### Ejercicio propuesto
Reproduce el listado completo de abajo línea por línea, sin modificar ningún carácter.
□ □ □ □ □ □ □
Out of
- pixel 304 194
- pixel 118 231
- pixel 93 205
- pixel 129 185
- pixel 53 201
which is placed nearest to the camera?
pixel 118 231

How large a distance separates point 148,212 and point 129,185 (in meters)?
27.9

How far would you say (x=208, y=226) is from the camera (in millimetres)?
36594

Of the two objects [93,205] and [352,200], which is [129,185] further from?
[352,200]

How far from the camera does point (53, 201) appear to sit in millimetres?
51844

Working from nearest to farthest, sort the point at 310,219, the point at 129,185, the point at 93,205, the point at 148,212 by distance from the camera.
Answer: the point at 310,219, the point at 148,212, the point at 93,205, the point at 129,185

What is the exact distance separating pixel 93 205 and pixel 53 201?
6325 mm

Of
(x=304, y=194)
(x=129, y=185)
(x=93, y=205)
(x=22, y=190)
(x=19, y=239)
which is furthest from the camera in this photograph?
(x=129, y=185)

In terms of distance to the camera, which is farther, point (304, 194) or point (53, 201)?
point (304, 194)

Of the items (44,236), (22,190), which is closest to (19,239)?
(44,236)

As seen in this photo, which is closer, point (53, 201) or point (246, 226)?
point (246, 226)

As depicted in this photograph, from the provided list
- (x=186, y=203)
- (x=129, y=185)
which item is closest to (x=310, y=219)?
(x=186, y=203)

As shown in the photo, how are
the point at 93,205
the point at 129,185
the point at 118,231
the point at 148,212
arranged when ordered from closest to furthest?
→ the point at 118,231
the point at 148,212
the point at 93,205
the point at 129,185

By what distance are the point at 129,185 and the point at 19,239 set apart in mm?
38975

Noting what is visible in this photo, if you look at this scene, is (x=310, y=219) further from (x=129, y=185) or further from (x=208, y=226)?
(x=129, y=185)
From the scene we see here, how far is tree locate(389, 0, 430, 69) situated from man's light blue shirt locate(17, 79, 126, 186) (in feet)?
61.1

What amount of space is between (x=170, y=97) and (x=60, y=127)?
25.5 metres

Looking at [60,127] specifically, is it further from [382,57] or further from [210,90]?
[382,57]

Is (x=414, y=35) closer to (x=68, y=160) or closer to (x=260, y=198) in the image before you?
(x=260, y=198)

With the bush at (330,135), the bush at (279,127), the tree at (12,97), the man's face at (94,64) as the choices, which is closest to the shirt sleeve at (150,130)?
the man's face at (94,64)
□ □ □ □ □ □ □
### Solución
Out of
- pixel 304 194
- pixel 118 231
- pixel 93 205
- pixel 129 185
- pixel 53 201
which is placed nearest to the camera?
pixel 118 231

How large a distance separates point 148,212 and point 129,185 (in meters)?
27.9

How far would you say (x=208, y=226) is from the camera (in millimetres)?
36594

Of the two objects [93,205] and [352,200], which is [129,185] further from?
[352,200]

How far from the camera does point (53, 201) appear to sit in millimetres?
51844

Working from nearest to farthest, sort the point at 310,219, the point at 129,185, the point at 93,205, the point at 148,212 by distance from the camera.
Answer: the point at 310,219, the point at 148,212, the point at 93,205, the point at 129,185

What is the exact distance separating pixel 93 205 and pixel 53 201?
6325 mm

Of
(x=304, y=194)
(x=129, y=185)
(x=93, y=205)
(x=22, y=190)
(x=19, y=239)
which is furthest from the camera in this photograph?
(x=129, y=185)

In terms of distance to the camera, which is farther, point (304, 194) or point (53, 201)?
point (304, 194)

Of the items (44,236), (22,190), which is closest to (19,239)?
(44,236)

As seen in this photo, which is closer, point (53, 201) or point (246, 226)?
point (246, 226)

As depicted in this photograph, from the provided list
- (x=186, y=203)
- (x=129, y=185)
which item is closest to (x=310, y=219)?
(x=186, y=203)

As shown in the photo, how are
the point at 93,205
the point at 129,185
the point at 118,231
the point at 148,212
arranged when ordered from closest to furthest?
→ the point at 118,231
the point at 148,212
the point at 93,205
the point at 129,185

By what distance are the point at 129,185 and the point at 19,239 set apart in mm?
38975

Noting what is visible in this photo, if you look at this scene, is (x=310, y=219) further from (x=129, y=185) or further from (x=208, y=226)?
(x=129, y=185)
From the scene we see here, how far is tree locate(389, 0, 430, 69) situated from man's light blue shirt locate(17, 79, 126, 186) (in feet)?
61.1

What amount of space is between (x=170, y=97) and (x=60, y=127)?
25.5 metres

Looking at [60,127] specifically, is it further from [382,57] or further from [210,90]?
[382,57]

Is (x=414, y=35) closer to (x=68, y=160) or closer to (x=260, y=198) in the image before you?
(x=260, y=198)

With the bush at (330,135), the bush at (279,127), the tree at (12,97), the man's face at (94,64) as the choices, which is closest to the shirt sleeve at (150,130)?
the man's face at (94,64)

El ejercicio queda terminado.